======== PAGE EXTRACT

# craigslist find



## Xence (Oct 2, 2007)

This is what i found on craigslist the other day. Can't believe it. I'm in shock right now. I have a few pictures, some might be redundant, not sure.

Enjoy

Cheers,
Xence


----------



## Xence (Oct 2, 2007)

& here's the other part


----------



## Rolls (Jan 1, 2010)

Awesome! Didja get 'em?? Wait a sec... those are big pics. You got 'em! Right?


----------



## WesJY (Mar 4, 2004)

DAAAAAAAAAAAAANNNNNNNNNNNNNNNNGGGGGGGGGGGGGGGGG!!!!!! 

Frickin AWESOME HAULLLLLL!!! :thumbsup:

Wes


----------



## Xence (Oct 2, 2007)

in my haste to post the pictures I didn't give an accurate description of what I got & how I came by the stuff. Found this in a craigslist post. Real extremely basic post, 1 picture, to say I about fell over when I found it is an understatement. Nice guy who sold the stuff to me, he was just looking to get rid of the stuff. Here are the brochures that came with the cars & track. Just sooooo cool.

Cheers,
Xence


----------



## Xence (Oct 2, 2007)

oh & I'm not going to say what i paid because I told a few of you on chat last night & I think almost all of us about died at the price for all of this.



Cheers,
Xence


----------



## Lype Motorsport (Mar 14, 2004)

Wow dude, you hit a home run there!!! Congrats!!! :thumbsup::thumbsup:


----------



## ParkRNDL (Mar 20, 2002)

most excellent haul, dude. Bill and Ted approve. :thumbsup:










--rick


----------



## old blue (May 4, 2007)

Congrats Xence. Looks like a nice variety and in good working order. Just in time for slot car season. Have fun.

Old Blue


----------



## Xence (Oct 2, 2007)

Thanks guys, I'm always happy & I love reading stories of other people finding these insane hauls like this & then lo & behold it happens to me. YEEHAW! I am definitely stoked to say the least. 

I'm going to put a bunch of this in the for sale section I just have to figure out what the tjet stuff is as I don't rightly know that stuff real well. I was just so excited to get it that I about passed out. :woohoo:

Now here's a question or three: A lot of what I got from this guy is in great shape, the paperwork even is in awesome shape. I wanted to frame or laminate the colored brochures as I always thought they were just the coolest things ever to find in this sort of condition. Thoughts? Is there a better way? I wouldn't claim to know. I think like a staples or someone would have this sort of service but that's my basic starting point right now.

Cheers,
Xence


----------



## Lype Motorsport (Mar 14, 2004)

Hi X
*DONT laminate them!!!* That will *ruin the value*, have them framed instead. Wally World, Target and other fine discount stores have frames in sizes you can use, and reasonably priced too.

================

**PROBLEMS TO SOLVE:**
1. Answer these questions about the craigslist find thread:
(a) According to Xence, what came with the cars and track?
(b) Where did Xence tell a few people what he paid?
(c) According to Lype Motorsport, what would laminating the brochures do?
2. Do these statements agree with the craigslist find thread? Answer yes or no for each, and quote the words that decide it.
(a) The craigslist post where Xence found the items had several pictures.
(b) Xence intends to list some of the items in the for sale section.
(c) Lype Motorsport advises laminating the brochures.
3. Please continue the craigslist find thread from the end of Lype Motorsport's reply about frames.
These entries come from a separate source.

======== LISTED RECORDS

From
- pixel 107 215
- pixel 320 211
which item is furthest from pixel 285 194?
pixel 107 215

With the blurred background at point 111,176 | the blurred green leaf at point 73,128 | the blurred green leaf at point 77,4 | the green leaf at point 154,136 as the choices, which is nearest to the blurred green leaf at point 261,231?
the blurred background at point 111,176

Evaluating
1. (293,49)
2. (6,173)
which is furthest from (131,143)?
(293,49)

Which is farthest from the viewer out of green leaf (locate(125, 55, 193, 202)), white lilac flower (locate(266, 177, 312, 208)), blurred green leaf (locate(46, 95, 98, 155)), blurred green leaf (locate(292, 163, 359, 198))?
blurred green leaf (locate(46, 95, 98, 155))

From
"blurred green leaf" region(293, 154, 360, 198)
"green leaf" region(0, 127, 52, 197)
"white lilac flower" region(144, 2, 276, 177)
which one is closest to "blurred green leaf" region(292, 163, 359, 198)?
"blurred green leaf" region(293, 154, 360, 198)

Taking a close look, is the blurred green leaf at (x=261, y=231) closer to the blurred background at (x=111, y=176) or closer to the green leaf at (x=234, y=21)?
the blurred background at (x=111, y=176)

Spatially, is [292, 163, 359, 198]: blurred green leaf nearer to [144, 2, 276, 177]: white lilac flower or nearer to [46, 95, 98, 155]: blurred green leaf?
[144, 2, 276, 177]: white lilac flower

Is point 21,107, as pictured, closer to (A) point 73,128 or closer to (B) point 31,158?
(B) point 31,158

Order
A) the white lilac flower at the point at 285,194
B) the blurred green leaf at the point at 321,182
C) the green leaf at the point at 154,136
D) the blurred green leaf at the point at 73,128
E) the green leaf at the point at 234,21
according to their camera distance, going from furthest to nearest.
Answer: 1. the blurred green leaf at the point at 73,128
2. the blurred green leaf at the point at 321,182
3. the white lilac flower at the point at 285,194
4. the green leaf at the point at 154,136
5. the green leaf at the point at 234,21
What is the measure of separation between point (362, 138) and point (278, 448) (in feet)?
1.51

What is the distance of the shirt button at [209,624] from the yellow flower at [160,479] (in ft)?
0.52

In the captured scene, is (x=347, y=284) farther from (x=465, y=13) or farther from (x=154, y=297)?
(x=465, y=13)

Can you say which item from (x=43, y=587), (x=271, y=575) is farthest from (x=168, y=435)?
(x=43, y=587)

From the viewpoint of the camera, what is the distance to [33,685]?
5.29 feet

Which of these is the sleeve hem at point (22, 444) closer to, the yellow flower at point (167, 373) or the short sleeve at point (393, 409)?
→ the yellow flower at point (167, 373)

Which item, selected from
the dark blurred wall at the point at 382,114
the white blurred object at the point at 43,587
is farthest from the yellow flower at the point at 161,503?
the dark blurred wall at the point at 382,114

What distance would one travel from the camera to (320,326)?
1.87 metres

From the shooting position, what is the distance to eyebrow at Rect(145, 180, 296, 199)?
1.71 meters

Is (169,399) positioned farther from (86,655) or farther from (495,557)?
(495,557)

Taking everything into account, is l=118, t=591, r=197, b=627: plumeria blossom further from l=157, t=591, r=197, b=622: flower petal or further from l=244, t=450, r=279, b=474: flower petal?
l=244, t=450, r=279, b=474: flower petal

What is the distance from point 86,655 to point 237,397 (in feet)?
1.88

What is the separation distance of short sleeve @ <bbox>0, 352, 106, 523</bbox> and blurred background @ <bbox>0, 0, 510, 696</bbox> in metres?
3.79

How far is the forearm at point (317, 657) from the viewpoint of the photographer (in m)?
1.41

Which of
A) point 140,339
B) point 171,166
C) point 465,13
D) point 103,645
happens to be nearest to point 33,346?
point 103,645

================
======== LISTED RECORDS

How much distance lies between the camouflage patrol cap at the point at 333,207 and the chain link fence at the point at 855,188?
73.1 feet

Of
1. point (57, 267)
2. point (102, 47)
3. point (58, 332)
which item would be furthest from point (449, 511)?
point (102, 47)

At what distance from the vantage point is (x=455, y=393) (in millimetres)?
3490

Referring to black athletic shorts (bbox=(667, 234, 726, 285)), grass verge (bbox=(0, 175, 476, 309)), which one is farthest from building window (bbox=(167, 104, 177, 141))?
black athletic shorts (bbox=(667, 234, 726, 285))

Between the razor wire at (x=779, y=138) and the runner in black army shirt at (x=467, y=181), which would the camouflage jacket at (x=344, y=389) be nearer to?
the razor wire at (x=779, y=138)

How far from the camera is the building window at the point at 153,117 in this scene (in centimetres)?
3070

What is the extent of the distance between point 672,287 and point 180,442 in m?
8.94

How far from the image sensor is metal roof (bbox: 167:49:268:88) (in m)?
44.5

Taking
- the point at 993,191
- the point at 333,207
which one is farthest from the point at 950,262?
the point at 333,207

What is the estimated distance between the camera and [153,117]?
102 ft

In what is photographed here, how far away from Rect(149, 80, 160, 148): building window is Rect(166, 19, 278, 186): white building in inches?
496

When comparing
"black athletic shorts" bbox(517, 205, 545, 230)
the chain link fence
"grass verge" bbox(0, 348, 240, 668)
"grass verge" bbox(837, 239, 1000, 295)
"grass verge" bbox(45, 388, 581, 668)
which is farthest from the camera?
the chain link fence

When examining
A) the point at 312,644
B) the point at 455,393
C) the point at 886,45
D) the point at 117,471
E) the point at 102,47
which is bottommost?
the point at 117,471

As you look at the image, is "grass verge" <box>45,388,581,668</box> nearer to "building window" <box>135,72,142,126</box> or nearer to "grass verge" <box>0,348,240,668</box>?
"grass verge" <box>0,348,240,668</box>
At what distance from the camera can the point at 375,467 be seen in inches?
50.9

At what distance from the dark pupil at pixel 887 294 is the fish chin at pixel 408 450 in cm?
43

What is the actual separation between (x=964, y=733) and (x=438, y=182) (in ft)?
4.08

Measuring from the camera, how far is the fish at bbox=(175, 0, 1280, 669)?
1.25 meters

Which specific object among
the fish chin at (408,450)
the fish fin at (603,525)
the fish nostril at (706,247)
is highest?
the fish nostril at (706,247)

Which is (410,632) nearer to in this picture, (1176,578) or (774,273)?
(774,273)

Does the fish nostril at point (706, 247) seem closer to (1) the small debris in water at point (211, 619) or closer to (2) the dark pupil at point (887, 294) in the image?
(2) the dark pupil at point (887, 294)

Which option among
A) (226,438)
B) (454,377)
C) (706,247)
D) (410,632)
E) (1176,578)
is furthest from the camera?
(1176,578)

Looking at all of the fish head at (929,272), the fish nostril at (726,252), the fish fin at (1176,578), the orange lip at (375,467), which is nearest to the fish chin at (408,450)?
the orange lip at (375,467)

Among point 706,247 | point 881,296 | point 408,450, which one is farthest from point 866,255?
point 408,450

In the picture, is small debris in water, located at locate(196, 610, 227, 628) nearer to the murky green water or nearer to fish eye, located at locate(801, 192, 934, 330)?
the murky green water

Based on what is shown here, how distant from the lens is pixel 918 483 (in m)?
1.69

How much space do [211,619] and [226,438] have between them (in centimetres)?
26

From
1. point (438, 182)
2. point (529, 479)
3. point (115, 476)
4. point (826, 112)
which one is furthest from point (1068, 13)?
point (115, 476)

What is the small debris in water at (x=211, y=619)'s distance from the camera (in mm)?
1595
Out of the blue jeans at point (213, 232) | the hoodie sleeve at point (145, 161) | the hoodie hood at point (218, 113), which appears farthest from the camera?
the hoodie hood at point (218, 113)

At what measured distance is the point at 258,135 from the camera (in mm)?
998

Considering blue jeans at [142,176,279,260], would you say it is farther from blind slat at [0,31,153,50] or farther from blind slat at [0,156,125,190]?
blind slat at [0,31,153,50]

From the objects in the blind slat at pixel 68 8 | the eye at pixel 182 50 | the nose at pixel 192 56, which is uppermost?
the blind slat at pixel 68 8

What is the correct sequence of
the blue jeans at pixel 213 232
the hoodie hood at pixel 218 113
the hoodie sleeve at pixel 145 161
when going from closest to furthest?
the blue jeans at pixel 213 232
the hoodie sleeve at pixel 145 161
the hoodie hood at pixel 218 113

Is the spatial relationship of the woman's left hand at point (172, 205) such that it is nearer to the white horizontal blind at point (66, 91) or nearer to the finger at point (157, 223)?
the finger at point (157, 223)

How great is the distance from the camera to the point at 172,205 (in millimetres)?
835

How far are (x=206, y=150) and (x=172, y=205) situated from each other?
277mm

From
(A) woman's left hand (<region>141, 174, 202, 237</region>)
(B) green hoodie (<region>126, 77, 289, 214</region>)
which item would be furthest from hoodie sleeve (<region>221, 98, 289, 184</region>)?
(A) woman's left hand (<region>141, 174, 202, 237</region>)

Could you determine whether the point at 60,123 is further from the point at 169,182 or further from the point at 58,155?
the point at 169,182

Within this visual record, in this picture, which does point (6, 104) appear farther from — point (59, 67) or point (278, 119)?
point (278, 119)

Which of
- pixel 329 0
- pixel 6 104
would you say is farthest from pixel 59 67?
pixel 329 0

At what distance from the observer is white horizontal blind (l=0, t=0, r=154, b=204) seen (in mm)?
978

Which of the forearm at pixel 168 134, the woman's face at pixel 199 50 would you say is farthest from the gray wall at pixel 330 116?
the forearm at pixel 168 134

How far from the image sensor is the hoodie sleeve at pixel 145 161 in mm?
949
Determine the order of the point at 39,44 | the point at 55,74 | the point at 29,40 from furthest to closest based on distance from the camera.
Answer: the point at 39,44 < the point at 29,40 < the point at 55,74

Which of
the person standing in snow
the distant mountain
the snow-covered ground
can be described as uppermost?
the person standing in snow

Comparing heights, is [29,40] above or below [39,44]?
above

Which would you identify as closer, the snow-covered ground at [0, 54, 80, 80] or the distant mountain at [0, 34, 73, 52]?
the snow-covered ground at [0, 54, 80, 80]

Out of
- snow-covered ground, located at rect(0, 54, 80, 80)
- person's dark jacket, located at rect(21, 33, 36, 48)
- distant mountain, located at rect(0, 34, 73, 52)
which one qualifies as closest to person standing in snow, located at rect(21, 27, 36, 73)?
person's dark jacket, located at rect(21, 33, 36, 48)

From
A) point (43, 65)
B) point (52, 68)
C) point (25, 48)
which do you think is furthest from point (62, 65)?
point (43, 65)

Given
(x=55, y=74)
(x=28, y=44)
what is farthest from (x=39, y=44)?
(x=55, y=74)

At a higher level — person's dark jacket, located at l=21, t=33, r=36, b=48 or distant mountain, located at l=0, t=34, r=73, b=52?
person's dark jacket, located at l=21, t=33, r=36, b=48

================

**RESPONSES:**
1.
(a) Brochures.
(b) On chat, the night before.
(c) It would ruin their value.

2.
(a) No: "Real extremely basic post, 1 picture"
(b) Yes: "I'm going to put a bunch of this in the for sale section"
(c) No: "DONT laminate them!!!"

3.
Larry


----------



## Xence (Oct 2, 2007)

ok thanks Larry, 

I honestly wasn't sure if that was the right answer but that's why I'm asking here.  ok I'll go to like wally world or michaels or whatever those places have all sorts of odd sized frames.

Cheers,
Xence


----------



## Rolls (Jan 1, 2010)

Staples could probably do a good job of scanning and digitizing them, though! Great for storage as well as sharing electronically.


----------



## noddaz (Aug 6, 1999)

Nice...
What a haul there...


----------



## plymouth71 (Dec 14, 2009)

Make sure what ever you use is acid free or it will. Ruin it over time


----------



## Xence (Oct 2, 2007)

rolls, that's a great idea. I should scan them here at the house then I'd have them electronically. Sweet. 

thanks plymouth I'll make sure I check for that. I'm going to take & get picture frames & frame the color ones I have. Should be pretty danged cool.

Cheers,
Xence


----------



## dhamby123 (Jan 6, 2007)

if you want an honest value of the cars you got give rawafx on this board a pm with some pictures and disc. i have known him for years and he has a great knowledge of these items and has well over 2500 cars in his collection .


----------



## Stinch (Dec 8, 2010)

Very nice find! I'd scan the manual pages and frame the copies. Keep the originals in a dark place. Unfortunately the paper used has acid in it so it will slowly degrade anyway. The digital version will be good for a long time.

Just my 2 cents. Now I'm off to CL...


----------



## Joe65SkylarkGS (Feb 15, 2010)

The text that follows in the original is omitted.